[Problem]: One range is to be output from the listing below, exactly as written: the line with "font: 11pt verdana;" to the line with "#000000; font: 10pt", both kept.

[The data]:
=====

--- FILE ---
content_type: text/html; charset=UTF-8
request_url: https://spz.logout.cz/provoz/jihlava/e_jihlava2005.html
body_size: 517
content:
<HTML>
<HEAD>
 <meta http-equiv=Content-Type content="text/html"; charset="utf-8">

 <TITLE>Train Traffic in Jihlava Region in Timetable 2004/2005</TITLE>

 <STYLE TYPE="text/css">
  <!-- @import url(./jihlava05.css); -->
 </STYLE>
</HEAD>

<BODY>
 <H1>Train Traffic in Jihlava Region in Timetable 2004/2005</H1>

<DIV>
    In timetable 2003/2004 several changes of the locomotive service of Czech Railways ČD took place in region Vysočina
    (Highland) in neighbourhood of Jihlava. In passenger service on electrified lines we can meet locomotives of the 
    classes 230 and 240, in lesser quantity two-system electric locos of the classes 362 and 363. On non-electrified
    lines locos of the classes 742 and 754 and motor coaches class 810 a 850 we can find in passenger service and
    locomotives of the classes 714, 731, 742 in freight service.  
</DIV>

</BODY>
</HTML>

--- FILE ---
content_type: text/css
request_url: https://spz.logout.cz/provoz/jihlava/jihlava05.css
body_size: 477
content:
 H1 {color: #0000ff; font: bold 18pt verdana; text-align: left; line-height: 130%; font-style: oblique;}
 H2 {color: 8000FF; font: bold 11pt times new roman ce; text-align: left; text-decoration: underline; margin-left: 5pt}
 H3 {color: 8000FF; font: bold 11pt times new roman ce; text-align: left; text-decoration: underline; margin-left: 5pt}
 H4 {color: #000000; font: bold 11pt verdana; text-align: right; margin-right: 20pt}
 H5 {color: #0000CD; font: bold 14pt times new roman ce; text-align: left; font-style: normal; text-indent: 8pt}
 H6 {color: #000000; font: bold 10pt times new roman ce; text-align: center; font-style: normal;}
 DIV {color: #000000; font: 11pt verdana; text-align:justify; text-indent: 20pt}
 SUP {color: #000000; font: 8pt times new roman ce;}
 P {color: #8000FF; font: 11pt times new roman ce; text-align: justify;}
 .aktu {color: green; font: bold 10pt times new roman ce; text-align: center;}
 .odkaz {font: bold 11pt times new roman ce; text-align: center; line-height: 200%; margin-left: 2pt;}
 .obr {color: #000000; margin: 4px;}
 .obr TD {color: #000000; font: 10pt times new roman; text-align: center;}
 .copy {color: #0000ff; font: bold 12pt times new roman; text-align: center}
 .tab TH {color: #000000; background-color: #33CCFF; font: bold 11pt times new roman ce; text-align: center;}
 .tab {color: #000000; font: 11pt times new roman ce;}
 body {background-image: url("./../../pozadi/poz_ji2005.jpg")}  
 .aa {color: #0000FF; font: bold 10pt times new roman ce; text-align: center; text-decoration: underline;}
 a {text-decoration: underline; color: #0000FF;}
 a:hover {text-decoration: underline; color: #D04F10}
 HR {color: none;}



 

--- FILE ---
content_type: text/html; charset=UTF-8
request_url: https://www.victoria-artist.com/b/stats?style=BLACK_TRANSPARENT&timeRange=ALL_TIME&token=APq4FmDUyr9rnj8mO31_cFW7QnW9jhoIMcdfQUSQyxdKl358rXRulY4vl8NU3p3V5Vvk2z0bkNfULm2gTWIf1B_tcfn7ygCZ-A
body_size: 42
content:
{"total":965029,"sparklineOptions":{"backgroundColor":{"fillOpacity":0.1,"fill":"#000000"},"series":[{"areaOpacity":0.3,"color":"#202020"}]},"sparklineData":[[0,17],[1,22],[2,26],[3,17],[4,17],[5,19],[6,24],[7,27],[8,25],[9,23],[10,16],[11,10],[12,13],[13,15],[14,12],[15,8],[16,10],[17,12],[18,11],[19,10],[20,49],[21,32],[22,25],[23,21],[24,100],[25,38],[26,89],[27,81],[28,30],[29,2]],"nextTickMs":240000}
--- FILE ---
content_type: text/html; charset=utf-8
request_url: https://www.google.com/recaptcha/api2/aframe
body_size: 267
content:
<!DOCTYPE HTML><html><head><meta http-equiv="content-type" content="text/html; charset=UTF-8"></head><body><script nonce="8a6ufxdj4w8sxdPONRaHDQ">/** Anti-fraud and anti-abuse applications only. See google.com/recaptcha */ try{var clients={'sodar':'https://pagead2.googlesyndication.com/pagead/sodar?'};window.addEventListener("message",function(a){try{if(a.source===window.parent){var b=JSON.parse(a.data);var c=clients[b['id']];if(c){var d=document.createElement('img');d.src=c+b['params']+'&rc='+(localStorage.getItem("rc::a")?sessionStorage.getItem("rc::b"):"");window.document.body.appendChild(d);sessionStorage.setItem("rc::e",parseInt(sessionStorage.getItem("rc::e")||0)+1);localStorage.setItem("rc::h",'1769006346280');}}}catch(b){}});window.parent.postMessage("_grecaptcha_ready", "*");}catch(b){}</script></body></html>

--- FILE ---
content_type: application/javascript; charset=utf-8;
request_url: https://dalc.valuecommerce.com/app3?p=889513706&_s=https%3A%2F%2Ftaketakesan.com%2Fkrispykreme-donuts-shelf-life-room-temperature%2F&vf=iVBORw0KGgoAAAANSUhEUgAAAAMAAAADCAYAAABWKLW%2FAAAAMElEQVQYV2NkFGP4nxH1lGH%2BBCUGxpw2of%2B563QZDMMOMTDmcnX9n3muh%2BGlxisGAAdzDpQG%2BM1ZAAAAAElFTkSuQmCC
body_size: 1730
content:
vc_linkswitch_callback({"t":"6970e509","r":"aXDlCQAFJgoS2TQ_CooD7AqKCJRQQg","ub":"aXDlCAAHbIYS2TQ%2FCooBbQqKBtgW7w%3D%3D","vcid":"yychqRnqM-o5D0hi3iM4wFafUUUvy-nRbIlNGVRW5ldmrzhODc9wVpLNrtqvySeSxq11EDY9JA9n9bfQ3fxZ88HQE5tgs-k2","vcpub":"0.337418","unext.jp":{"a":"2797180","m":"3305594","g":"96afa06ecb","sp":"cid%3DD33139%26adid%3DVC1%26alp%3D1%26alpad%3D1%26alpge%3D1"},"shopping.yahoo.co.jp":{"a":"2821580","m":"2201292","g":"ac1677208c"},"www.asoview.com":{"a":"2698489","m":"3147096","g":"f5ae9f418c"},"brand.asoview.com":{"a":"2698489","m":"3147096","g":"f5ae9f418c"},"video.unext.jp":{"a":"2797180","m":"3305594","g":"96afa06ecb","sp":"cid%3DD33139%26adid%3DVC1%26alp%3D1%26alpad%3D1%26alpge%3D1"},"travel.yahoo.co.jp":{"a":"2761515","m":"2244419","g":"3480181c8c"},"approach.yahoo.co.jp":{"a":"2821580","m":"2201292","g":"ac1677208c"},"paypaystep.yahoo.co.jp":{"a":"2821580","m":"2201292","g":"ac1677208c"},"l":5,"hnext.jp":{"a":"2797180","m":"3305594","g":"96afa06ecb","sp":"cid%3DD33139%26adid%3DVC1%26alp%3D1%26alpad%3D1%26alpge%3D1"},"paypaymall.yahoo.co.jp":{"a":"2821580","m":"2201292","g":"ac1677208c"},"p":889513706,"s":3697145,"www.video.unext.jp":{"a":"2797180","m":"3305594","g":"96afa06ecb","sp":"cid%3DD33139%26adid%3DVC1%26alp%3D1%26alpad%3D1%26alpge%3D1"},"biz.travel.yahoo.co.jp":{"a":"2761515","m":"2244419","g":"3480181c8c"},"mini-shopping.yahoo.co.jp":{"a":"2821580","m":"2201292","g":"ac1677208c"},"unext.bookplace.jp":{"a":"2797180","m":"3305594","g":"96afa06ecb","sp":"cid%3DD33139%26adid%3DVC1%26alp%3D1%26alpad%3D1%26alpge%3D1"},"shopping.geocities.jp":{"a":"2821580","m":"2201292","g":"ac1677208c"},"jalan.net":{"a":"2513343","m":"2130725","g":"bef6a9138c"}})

=====

[Solution below]:
 DIV {color: #000000; font: 11pt verdana; text-align:justify; text-indent: 20pt}
 SUP {color: #000000; font: 8pt times new roman ce;}
 P {color: #8000FF; font: 11pt times new roman ce; text-align: justify;}
 .aktu {color: green; font: bold 10pt times new roman ce; text-align: center;}
 .odkaz {font: bold 11pt times new roman ce; text-align: center; line-height: 200%; margin-left: 2pt;}
 .obr {color: #000000; margin: 4px;}
 .obr TD {color: #000000; font: 10pt times new roman; text-align: center;}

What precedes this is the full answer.